*** Begin section ***

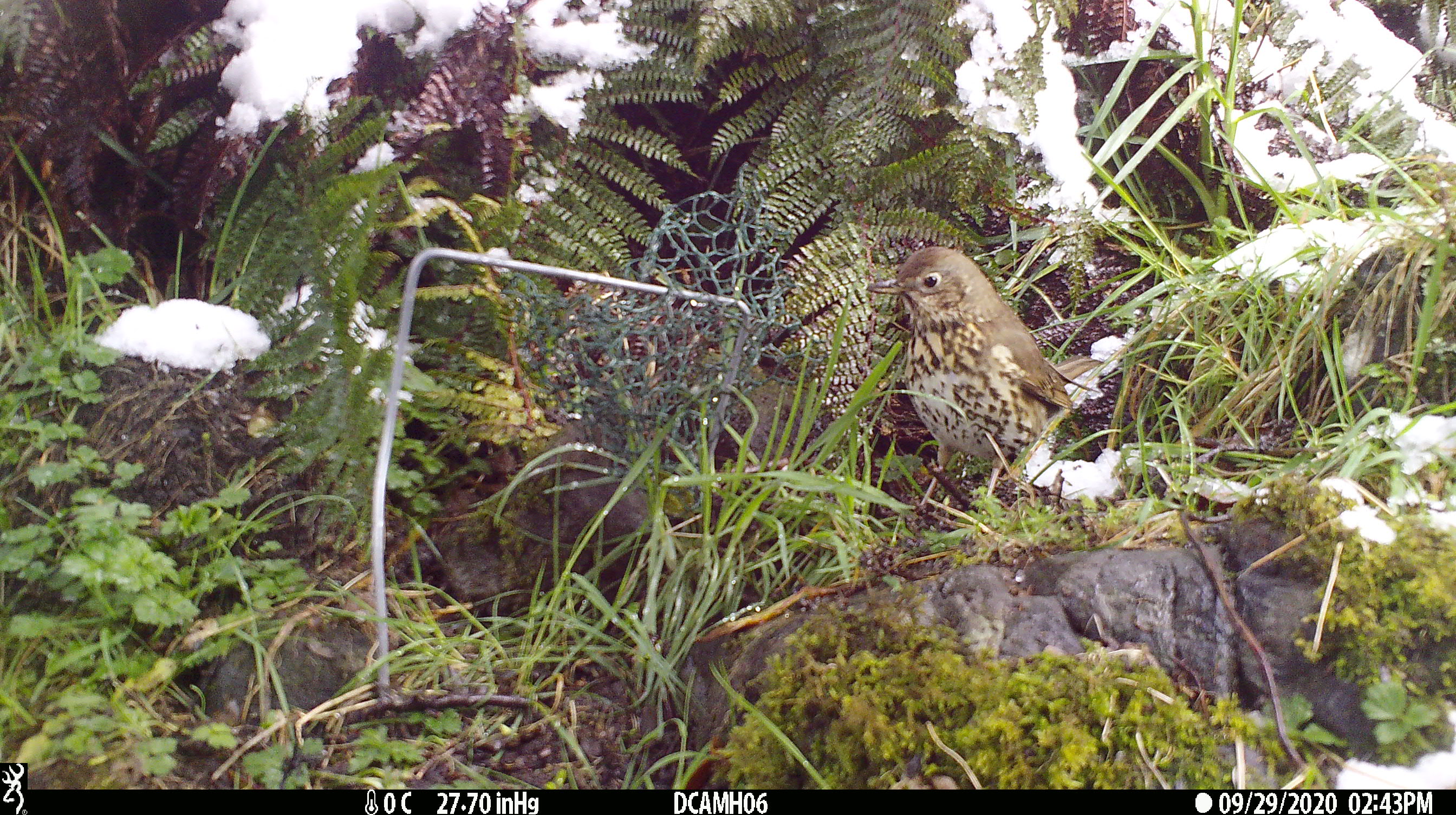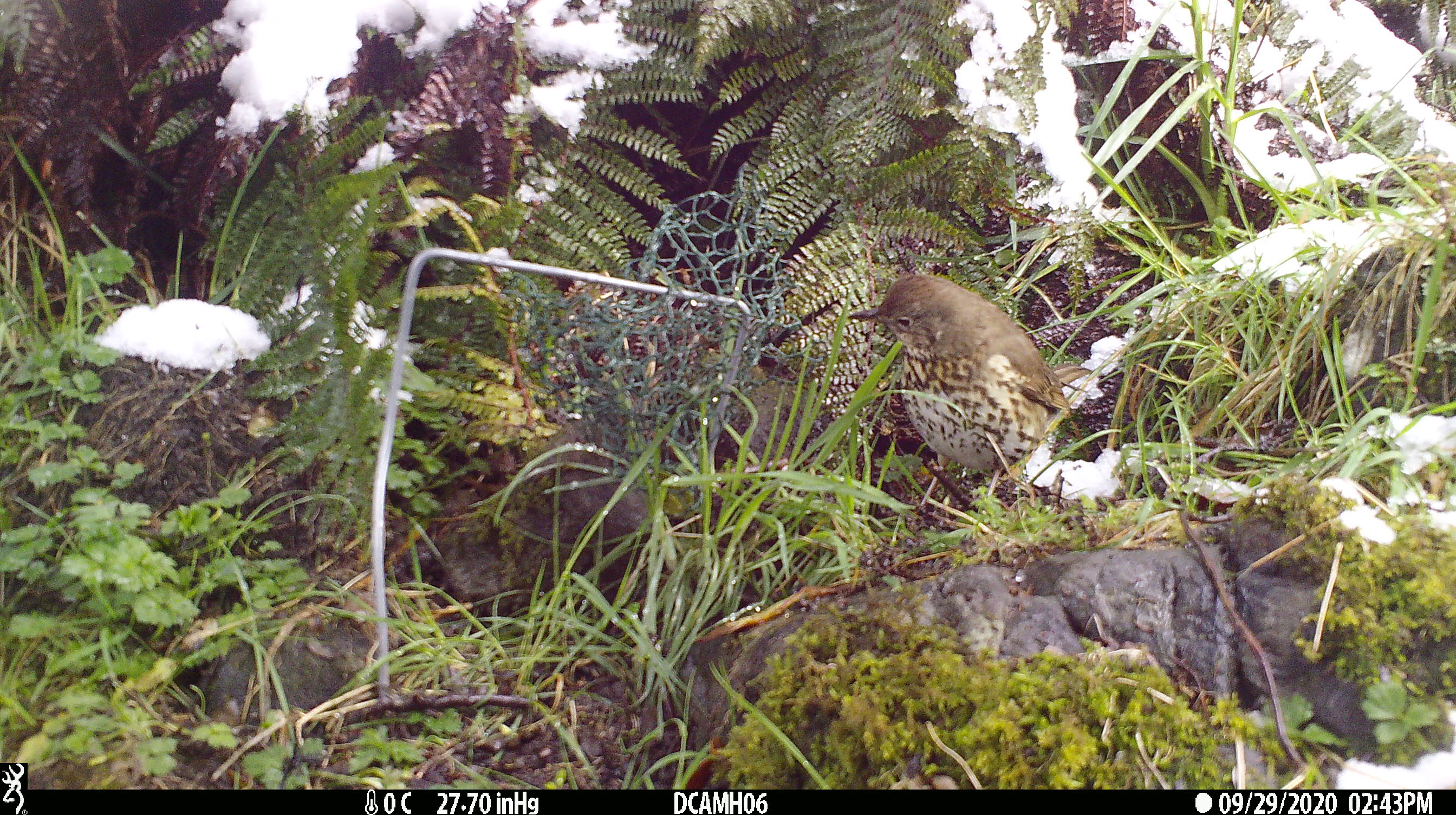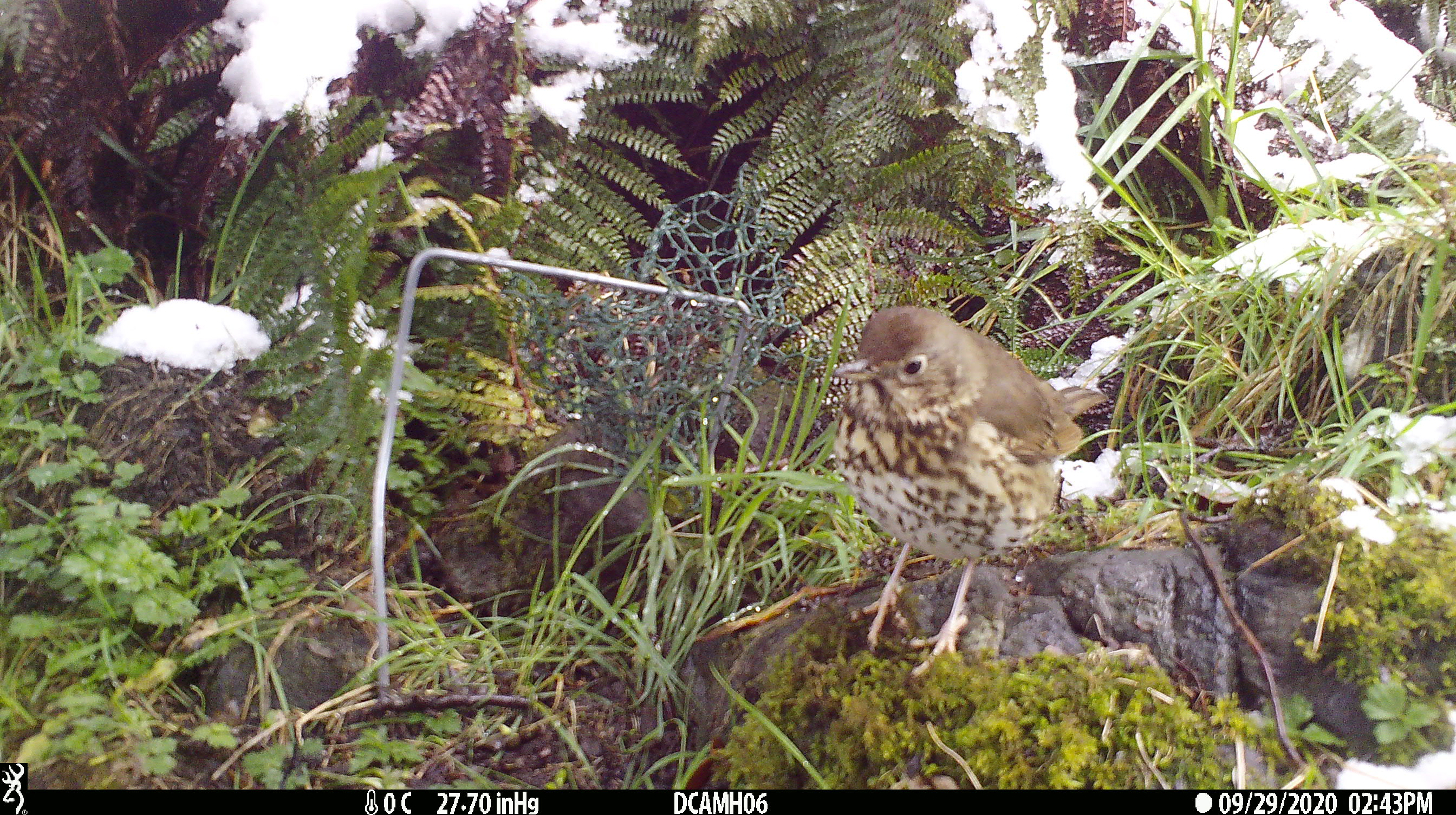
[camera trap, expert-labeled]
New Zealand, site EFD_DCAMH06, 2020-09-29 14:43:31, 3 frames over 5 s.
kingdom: Animalia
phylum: Chordata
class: Aves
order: Passeriformes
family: Turdidae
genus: Turdus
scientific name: Turdus philomelos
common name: song thrush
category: thrush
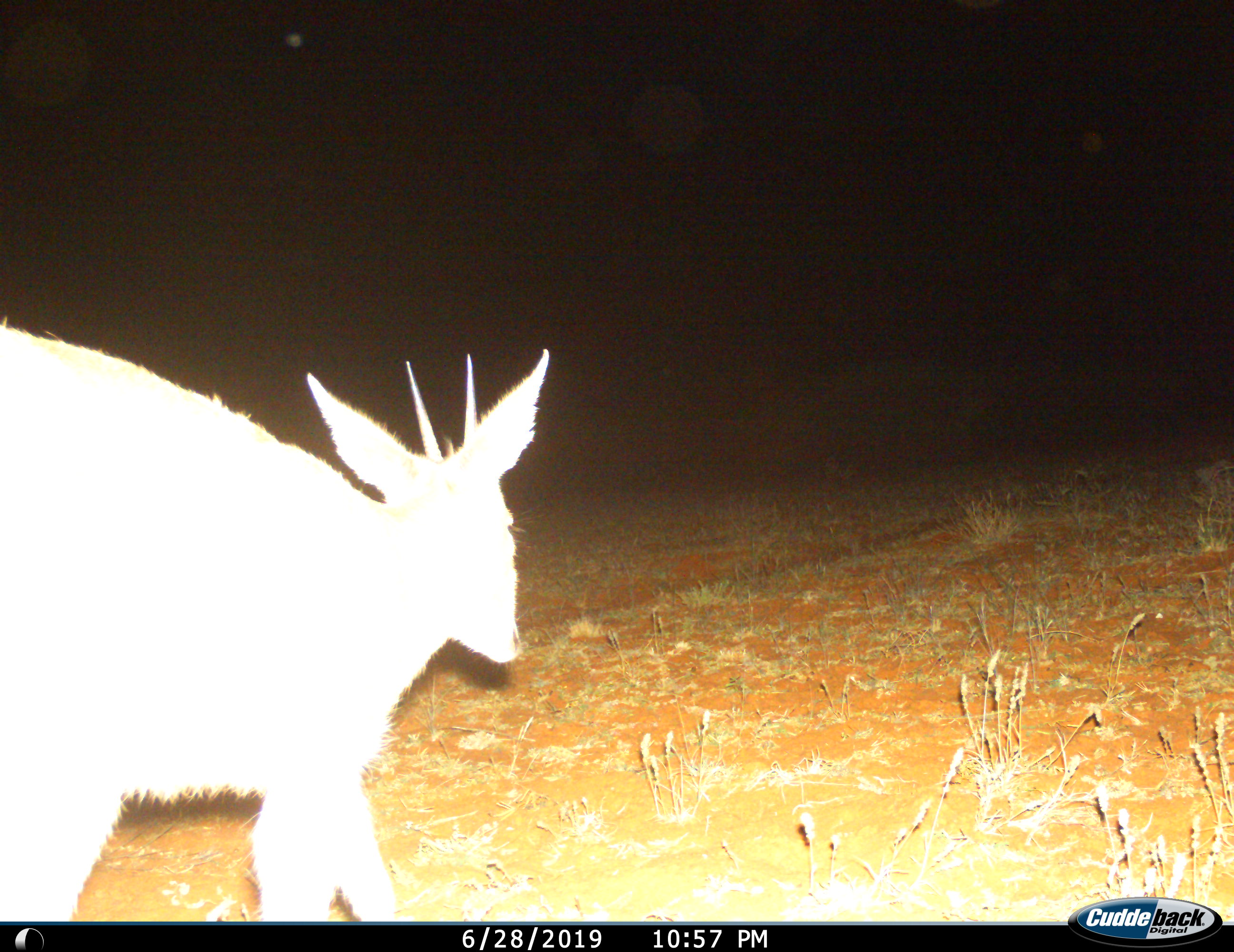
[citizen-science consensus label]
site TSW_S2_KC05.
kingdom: Animalia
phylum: Chordata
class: Mammalia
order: Artiodactyla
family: Bovidae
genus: Sylvicapra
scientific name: Sylvicapra grimmia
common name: common duiker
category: duikercommongrey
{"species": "duikercommongrey (common duiker) (Sylvicapra grimmia)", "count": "1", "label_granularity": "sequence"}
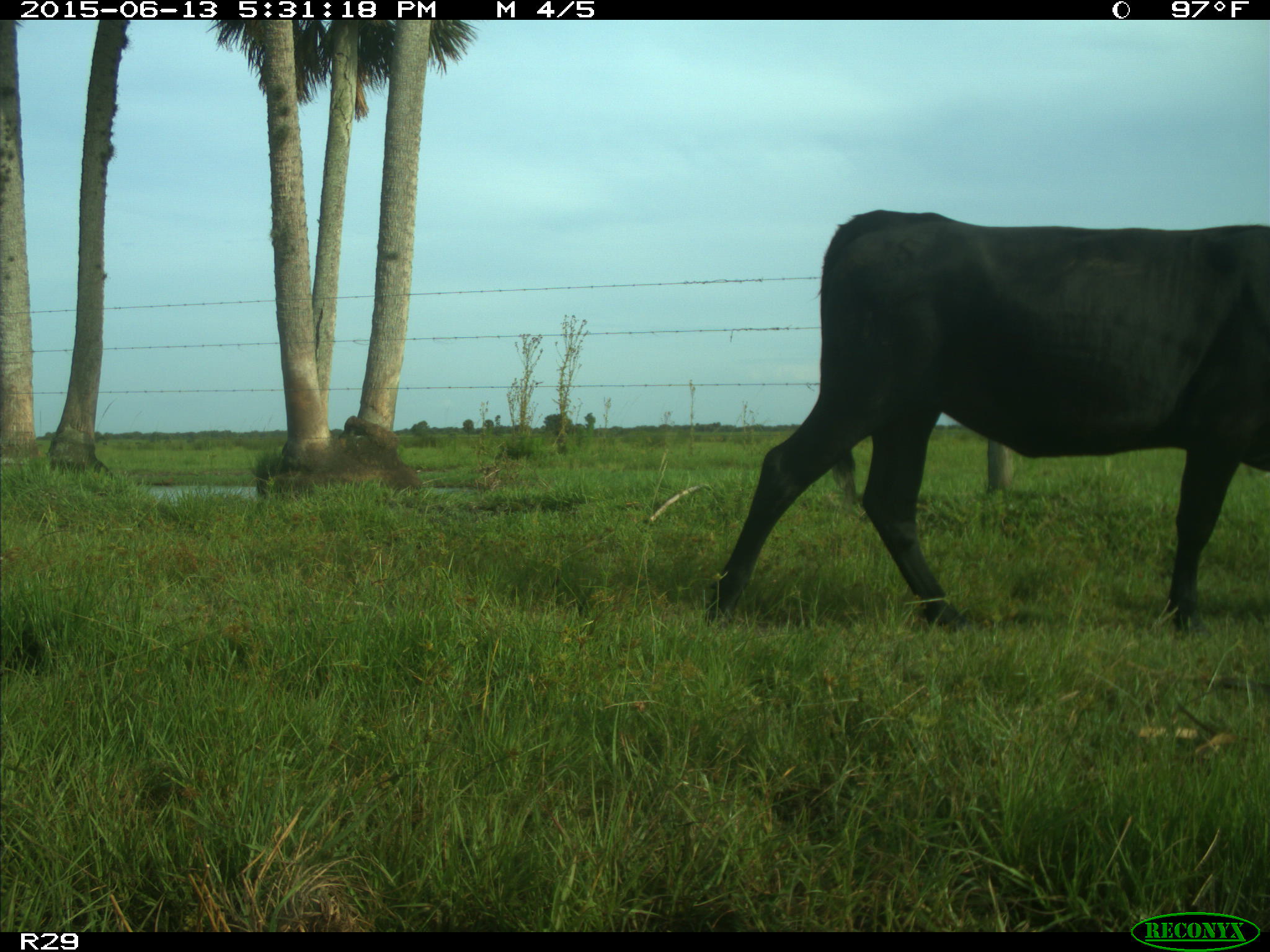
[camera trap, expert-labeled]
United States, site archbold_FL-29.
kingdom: Animalia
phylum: Chordata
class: Mammalia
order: Artiodactyla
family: Bovidae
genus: Bos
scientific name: Bos taurus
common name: domestic cow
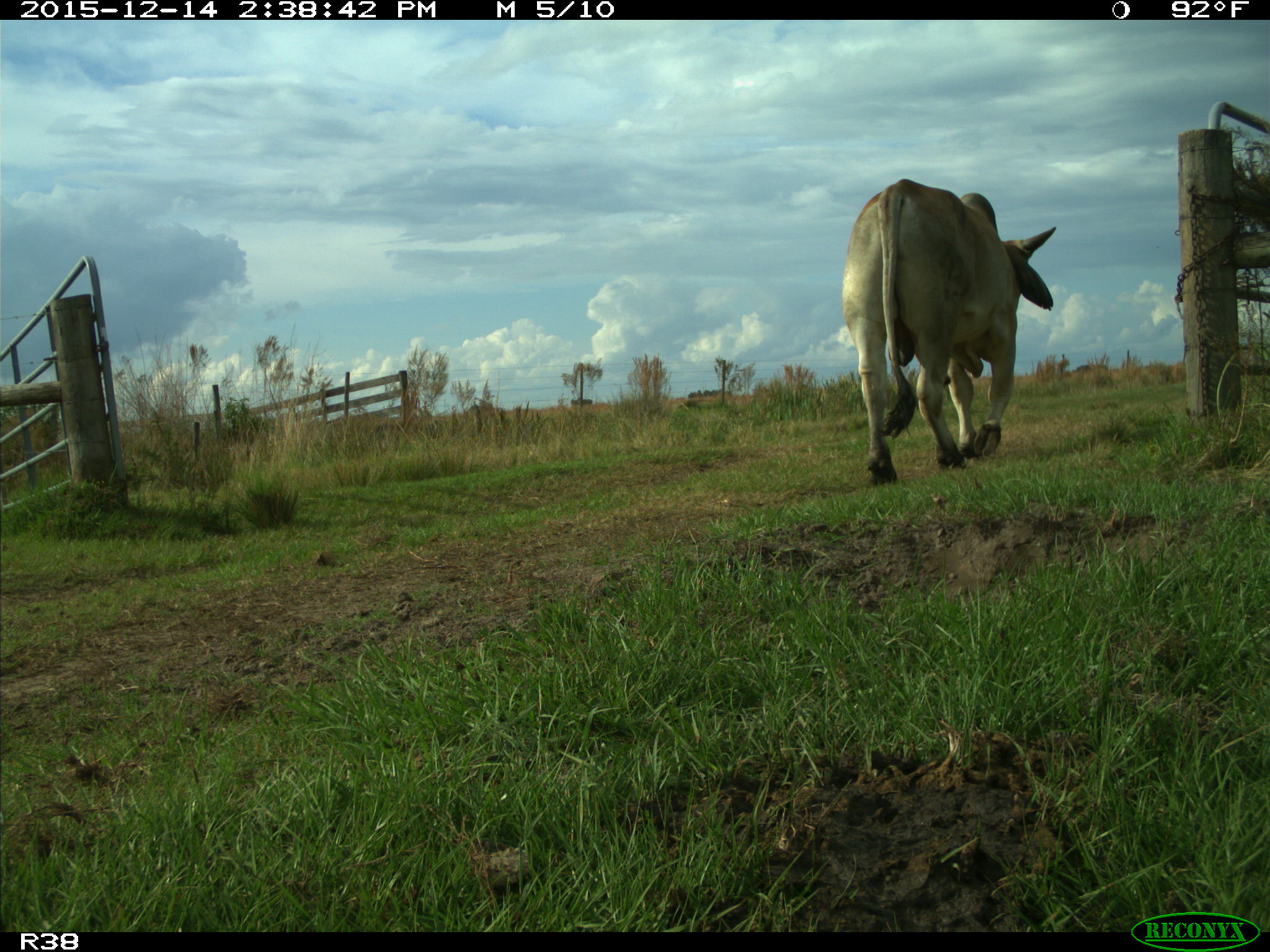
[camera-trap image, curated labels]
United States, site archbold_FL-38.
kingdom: Animalia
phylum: Chordata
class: Mammalia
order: Artiodactyla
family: Bovidae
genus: Bos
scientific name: Bos taurus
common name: domestic cow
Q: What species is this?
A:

*** End section ***

#### [What this task involves]
Please transcribe only the portion of the material that starts at the line containing "United States, site archbold_FL-38." and runs through its last line, inclusive, exactly as given.

#### [Response for this exercise]
United States, site archbold_FL-38.
kingdom: Animalia
phylum: Chordata
class: Mammalia
order: Artiodactyla
family: Bovidae
genus: Bos
scientific name: Bos taurus
common name: domestic cow
Q: What species is this?
A:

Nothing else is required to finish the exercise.